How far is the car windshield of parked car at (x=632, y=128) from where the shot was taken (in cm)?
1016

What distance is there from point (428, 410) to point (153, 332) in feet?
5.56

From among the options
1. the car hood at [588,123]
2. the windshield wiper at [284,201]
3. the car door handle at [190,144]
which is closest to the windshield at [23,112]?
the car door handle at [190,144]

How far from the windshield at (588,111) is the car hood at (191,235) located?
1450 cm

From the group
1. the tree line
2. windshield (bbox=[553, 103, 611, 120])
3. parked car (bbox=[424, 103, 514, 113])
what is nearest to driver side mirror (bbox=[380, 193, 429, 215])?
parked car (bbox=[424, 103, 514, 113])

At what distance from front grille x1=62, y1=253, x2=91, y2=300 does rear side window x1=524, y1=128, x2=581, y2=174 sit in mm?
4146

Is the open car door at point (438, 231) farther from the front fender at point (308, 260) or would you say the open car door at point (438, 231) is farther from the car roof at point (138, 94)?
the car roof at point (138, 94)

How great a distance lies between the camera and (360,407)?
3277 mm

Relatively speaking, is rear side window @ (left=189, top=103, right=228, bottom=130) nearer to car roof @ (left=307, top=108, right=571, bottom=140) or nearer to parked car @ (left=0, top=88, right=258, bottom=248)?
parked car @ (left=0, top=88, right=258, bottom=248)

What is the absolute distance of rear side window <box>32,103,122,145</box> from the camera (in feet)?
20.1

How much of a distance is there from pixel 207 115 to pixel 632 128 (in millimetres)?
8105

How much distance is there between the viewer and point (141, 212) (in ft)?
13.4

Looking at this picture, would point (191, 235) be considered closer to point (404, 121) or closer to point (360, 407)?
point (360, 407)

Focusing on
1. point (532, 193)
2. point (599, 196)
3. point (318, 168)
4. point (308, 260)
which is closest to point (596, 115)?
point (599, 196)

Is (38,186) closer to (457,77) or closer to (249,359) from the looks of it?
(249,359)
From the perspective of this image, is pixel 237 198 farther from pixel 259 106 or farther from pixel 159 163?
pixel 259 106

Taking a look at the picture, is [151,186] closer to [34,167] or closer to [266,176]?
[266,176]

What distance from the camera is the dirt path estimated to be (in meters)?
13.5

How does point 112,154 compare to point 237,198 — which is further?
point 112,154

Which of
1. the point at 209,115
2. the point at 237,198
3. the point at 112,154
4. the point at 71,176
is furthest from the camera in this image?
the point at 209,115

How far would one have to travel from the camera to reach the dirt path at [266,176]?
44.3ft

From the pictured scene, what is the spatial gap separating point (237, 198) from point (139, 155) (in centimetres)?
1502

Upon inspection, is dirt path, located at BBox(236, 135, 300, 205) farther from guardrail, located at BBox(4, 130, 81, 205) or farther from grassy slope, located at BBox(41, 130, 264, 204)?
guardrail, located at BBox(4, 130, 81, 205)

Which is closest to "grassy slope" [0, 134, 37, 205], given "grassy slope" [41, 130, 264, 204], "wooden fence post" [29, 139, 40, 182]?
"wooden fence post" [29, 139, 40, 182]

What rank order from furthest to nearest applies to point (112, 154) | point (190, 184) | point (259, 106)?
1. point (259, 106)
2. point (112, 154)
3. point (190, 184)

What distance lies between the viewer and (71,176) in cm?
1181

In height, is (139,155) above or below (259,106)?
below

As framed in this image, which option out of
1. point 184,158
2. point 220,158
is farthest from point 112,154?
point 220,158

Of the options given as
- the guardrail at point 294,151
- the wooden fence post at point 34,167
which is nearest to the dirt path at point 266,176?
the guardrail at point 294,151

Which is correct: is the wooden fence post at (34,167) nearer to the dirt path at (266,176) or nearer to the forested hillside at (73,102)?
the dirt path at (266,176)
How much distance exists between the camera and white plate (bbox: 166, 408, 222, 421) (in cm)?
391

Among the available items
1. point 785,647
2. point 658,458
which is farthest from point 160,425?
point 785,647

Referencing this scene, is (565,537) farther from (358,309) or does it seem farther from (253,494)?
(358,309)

■ The problem ■
Please extract every one of the records above and reproduce each one word for word.

■ Exercise response ■
How far is the car windshield of parked car at (x=632, y=128) from where the shot was taken (in cm)?
1016

What distance is there from point (428, 410) to point (153, 332) in feet?
5.56

From among the options
1. the car hood at [588,123]
2. the windshield wiper at [284,201]
3. the car door handle at [190,144]
which is closest to the windshield at [23,112]?
the car door handle at [190,144]

How far from the windshield at (588,111) is the car hood at (191,235) located?
1450 cm

From the group
1. the tree line
2. windshield (bbox=[553, 103, 611, 120])
3. parked car (bbox=[424, 103, 514, 113])
what is nearest to driver side mirror (bbox=[380, 193, 429, 215])?
parked car (bbox=[424, 103, 514, 113])

At what distance from front grille x1=62, y1=253, x2=91, y2=300 does rear side window x1=524, y1=128, x2=581, y2=174 sit in mm?
4146

Is the open car door at point (438, 231) farther from the front fender at point (308, 260) or would you say the open car door at point (438, 231) is farther from the car roof at point (138, 94)?
the car roof at point (138, 94)

How great a distance lies between the camera and (360,407)?
3277 mm

Relatively speaking, is rear side window @ (left=189, top=103, right=228, bottom=130) nearer to car roof @ (left=307, top=108, right=571, bottom=140) or nearer to parked car @ (left=0, top=88, right=258, bottom=248)?
parked car @ (left=0, top=88, right=258, bottom=248)

What is the absolute distance of rear side window <box>32,103,122,145</box> from the camera (in feet)?
20.1

How much of a distance is there from pixel 207 115 to pixel 632 128 (in millimetres)?
8105

How much distance is there between the viewer and point (141, 212) (in ft)?
13.4

Looking at this picture, would point (191, 235) be considered closer to point (404, 121) or closer to point (360, 407)?
point (360, 407)

Focusing on
1. point (532, 193)
2. point (599, 196)
3. point (318, 168)
4. point (308, 260)
which is closest to point (596, 115)?
point (599, 196)

Is (38,186) closer to (457,77) or closer to (249,359) from the looks of it?
(249,359)
From the perspective of this image, is pixel 237 198 farther from pixel 259 106 or farther from pixel 159 163?
pixel 259 106

Taking a look at the picture, is [151,186] closer to [34,167] or closer to [266,176]?
[266,176]

What distance from the camera is the dirt path estimated to be (in meters)?
13.5

How does point 112,154 compare to point 237,198 — which is further?
point 112,154

Which of
1. the point at 209,115
2. the point at 237,198
3. the point at 112,154
4. the point at 71,176
is furthest from the camera in this image?
the point at 209,115

How far would one have to travel from the camera to reach the dirt path at [266,176]?
44.3ft

From the pictured scene, what is the spatial gap separating point (237, 198) from point (139, 155) (in centimetres)?
1502

Upon inspection, is dirt path, located at BBox(236, 135, 300, 205) farther from guardrail, located at BBox(4, 130, 81, 205) or farther from grassy slope, located at BBox(41, 130, 264, 204)?
guardrail, located at BBox(4, 130, 81, 205)

Which is closest to "grassy slope" [0, 134, 37, 205], given "grassy slope" [41, 130, 264, 204], "wooden fence post" [29, 139, 40, 182]?
"wooden fence post" [29, 139, 40, 182]

What rank order from furthest to nearest applies to point (112, 154) | point (190, 184) | point (259, 106)?
1. point (259, 106)
2. point (112, 154)
3. point (190, 184)

What distance lies between the viewer and (71,176) in cm?
1181

In height, is (139,155) above or below (259,106)?
below

As framed in this image, which option out of
1. point 184,158
2. point 220,158
is farthest from point 112,154?
point 220,158

Of the options given as
- the guardrail at point 294,151
- the wooden fence post at point 34,167
which is nearest to the dirt path at point 266,176?
the guardrail at point 294,151

Which is correct: is the wooden fence post at (34,167) nearer to the dirt path at (266,176) or nearer to the forested hillside at (73,102)?
the dirt path at (266,176)
How much distance exists between the camera and white plate (bbox: 166, 408, 222, 421) (in cm)?
391

Among the available items
1. point 785,647
2. point 658,458
which is farthest from point 160,425?
point 785,647

Referencing this scene, is (565,537) farther from (358,309) or does it seem farther from (253,494)?
(358,309)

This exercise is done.